----- Given passage
Google’s appetite for real estate is growing. The tech giant’s CEO announced this week that the company is building new data centers and offices and plans to expand to several key locations across the country this year. It plans to spend $13 billion this year in real estate.
“With this new investment, Google will now have a home in 24 total states, including data centers in 13 communities,” wrote Sundar Pichai, Google’s CEO, in a blog post. “2019 marks the second year in a row we’ll be growing faster outside of the Bay Area than in it.”
Google announced that new data centers will be opened in 2019 in Nevada, Ohio, Texas, and Nebraska, Google’s first presence in those states. Google also announced it would be doubling its workforce in Virginia as well as expanding its New York campus at Hudson Square.
Pichai says the expansion plans will likely create “tens of thousands” of construction jobs across Nebraska, Nevada, Ohio, Texas, and Virginia as well as in Oklahoma and South Carolina, where the company already has existing data centers.
----------
Tasks to perform:
A: Repeat the listing below word for word, leaving out the pictures.
B: Continue the passage about Google's real estate expansion, beginning after its final sentence.
----- Rows
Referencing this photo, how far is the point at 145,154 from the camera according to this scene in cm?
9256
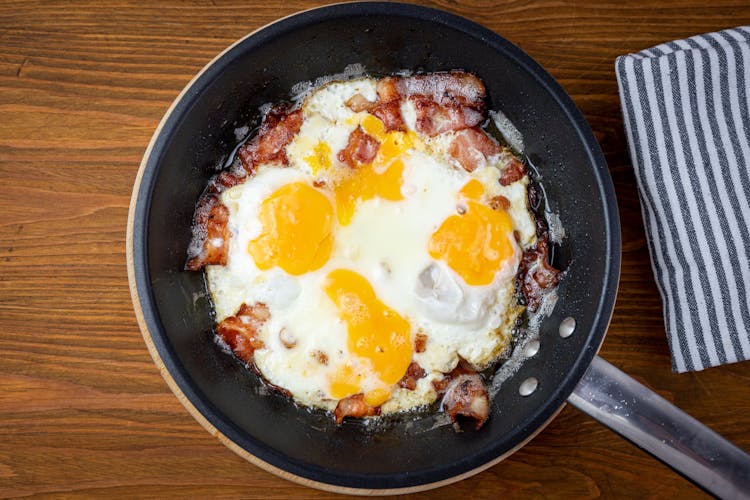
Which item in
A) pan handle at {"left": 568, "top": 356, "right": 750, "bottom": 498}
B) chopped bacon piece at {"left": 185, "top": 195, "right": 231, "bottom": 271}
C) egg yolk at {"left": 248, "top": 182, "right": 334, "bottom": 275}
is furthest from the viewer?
----------
Expected outputs:
A:
Referencing this photo, how far is the point at 145,154 from the camera according to this scene in cm?
9256
Which item in
A) pan handle at {"left": 568, "top": 356, "right": 750, "bottom": 498}
B) chopped bacon piece at {"left": 185, "top": 195, "right": 231, "bottom": 271}
C) egg yolk at {"left": 248, "top": 182, "right": 334, "bottom": 275}
is furthest from the viewer?

B:
The company will also be building new office buildings in Texas and Massachusetts and adding more space in Illinois, Wisconsin, Washington state, and Georgia, as well as redeveloping a location near Los Angeles and in the Bay Area in California.
The company’s investment plans in real estate this year follow $9 billion in real estate investments in 2018. That included $2.5 billion it spent on opening or expanding its data centers in Alabama, Oregon, Tennessee, Virginia, and Oklahoma.
Source: “Investing Across the U.S. in 2019,” Google (Feb. 13, 2019); “Google Will Spend $13 Billion on U.S. Real Estate in 2019, Expanding to Nevada, Ohio, Texas, and Nebraska,” CNBC (Feb. 13, 2019); and “Google to Invest $13B in Real Estate Across the U.S.,” The Real Deal (Feb. 13, 2019)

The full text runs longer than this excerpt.